— BEGIN TEXT PROVIDED —

After growing up in a rural area, I went to college at Princeton University, which was a huge culture shock for me. I didn’t come from an “intellectual” background at all. I went from a high school with a fish hatchery and no AP courses to Princeton. When I got there, I had no idea what planet I had landed on. Nothing made any sense to me. I had no idea how I could still be in the same country, speaking the same language, yet I couldn’t understand anything. Based in part on my interest in salmon, I was planning to go into some sort of scientific discipline. My first semester, I took physics, chemistry, and calculus, along with an anthropology class that fulfilled a writing requirement. It was an incredible course that helped me develop ways of thinking about the world that were incredibly helpful in dealing with the cultural differences between small-town Oregon and an Ivy League school. Anthropology resonated with me so much that I decided to completely change my trajectory and major in it.
However, at the same time that I came to be deeply passionate about anthropology and my new academic life at Princeton, I still felt profoundly connected to my hometown and its fish. There was a giant wall map of the United States in one of the hallways at Princeton. I would often sit on a bench in front of it and contemplate the cognitive, the emotional and physical distance between New Jersey and Oregon. They were totally different worlds for me, yet I also yearned to bring them together in some way. In an attempt to do so, I wrote an anthropology bachelor’s thesis on salmon-human relations along the Columbia River.
Derick: How did this early experience growing up in a fishing community in Oregon shape your fieldwork in Japan?
Heather: It drew me into all kinds of comparisons in Japan. As soon as they heard about my background, everyone in Japanese fisheries wanted me to make comparisons between the salmon fishing and management practices I knew from the U.S. and those I encountered in Japan. My experiences growing up in a fishing community elicited comparisons. I became an opportunity for the fishing industry people with whom I worked to engage in and enrich their own comparative practices. While my embodied presence as a white American elicited all kinds of comparative conversations in general, my experiences with salmon led to more specific salmon-focused comparisons.
My experience of growing up in a fishing community also shaped my research in Japan by inspiring it in an unusual way. I never contemplated studying in Japan until my second year of graduate school at UCSC, when I opened up a newly-published book called The Atlas of Pacific Salmon. For the first time, I saw salmon mapped in a trans-Pacific perspective as a species ranging from California to Japan. I had studied salmon quite a bit in high school, and after I finished my bachelor’s thesis, I had also worked at a salmon-related non-profit for three years. But until I opened that book, I had never even known that there were salmon in Japan. It had been possible to be seriously involved in salmon management in the U.S. without even knowing that Japanese salmon existed. When I encountered these maps, it was this moment of double reflection: I became intensely curious both about the salmon in Japan and about how I had managed to not know about them. What were the structures and power relations that allowed me not to know such a basic thing when I was pretty enmeshed in fisheries issues? I tried to find some English-language sources about salmon in Japan, but I found surprisingly little, which piqued my interest even more.
I’d never been to Japan, and my Japanese vocabulary consisted of “tsunami” and “sushi,” but somehow it seemed like an utterly reasonable idea for me to study salmon in Hokkaido. I felt that I needed to know about salmon from a place other than the region in which I grew up – and that I needed to know the salmon world in which I grew up by going somewhere else. I had to take two years off from the regular graduate school trajectory to learn Japanese. It was at once a crazy and wonderful idea, and I am so happy that my dissertation committee encouraged me to do it.

— END TEXT PROVIDED —

REQUIRED WORK »
1. Print the section of the interview excerpt that opens with the words containing "Derick: How did" and closes with "specific salmon-focused comparisons.".
2. According to the interview excerpt, which newly published book first made Heather aware that there were salmon in Japan?
3. Summarize the interview excerpt in three sentences.

— BEGIN EXCERPTED RECORDS —

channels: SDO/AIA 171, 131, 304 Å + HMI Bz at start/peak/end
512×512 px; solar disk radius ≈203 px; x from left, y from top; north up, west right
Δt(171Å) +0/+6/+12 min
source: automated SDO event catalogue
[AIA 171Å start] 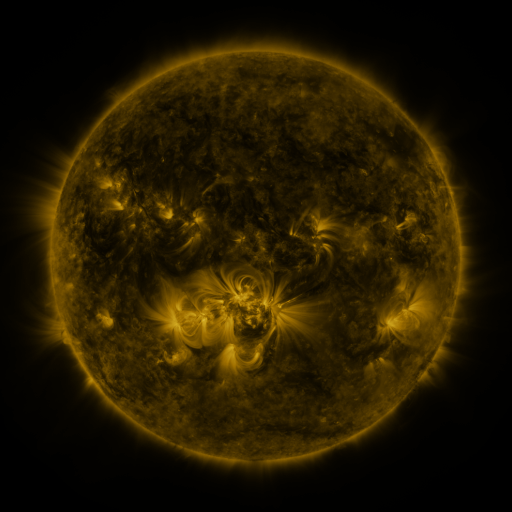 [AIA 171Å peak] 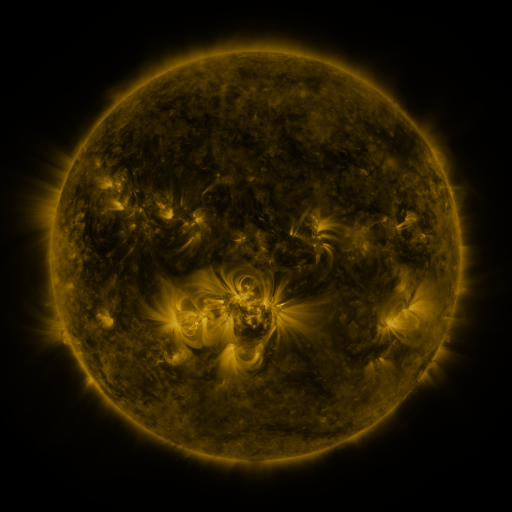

— END EXCERPTED RECORDS —

SOLUTIONS TO THE PROBLEMS »
1.
Derick: How did this early experience growing up in a fishing community in Oregon shape your fieldwork in Japan?
Heather: It drew me into all kinds of comparisons in Japan. As soon as they heard about my background, everyone in Japanese fisheries wanted me to make comparisons between the salmon fishing and management practices I knew from the U.S. and those I encountered in Japan. My experiences growing up in a fishing community elicited comparisons. I became an opportunity for the fishing industry people with whom I worked to engage in and enrich their own comparative practices. While my embodied presence as a white American elicited all kinds of comparative conversations in general, my experiences with salmon led to more specific salmon-focused comparisons.

2. The Atlas of Pacific Salmon.

3. After growing up in a small Oregon fishing community, Heather found Princeton a culture shock, switched from science to an anthropology major, and wrote a bachelor's thesis on salmon-human relations along the Columbia River. During fieldwork in Japan, that background led people in Japanese fisheries to draw comparisons between U.S. and Japanese salmon fishing and management. Heather had never known there were salmon in Japan until seeing trans-Pacific maps in The Atlas of Pacific Salmon in graduate school, which led to two years of learning Japanese in order to study salmon in Hokkaido.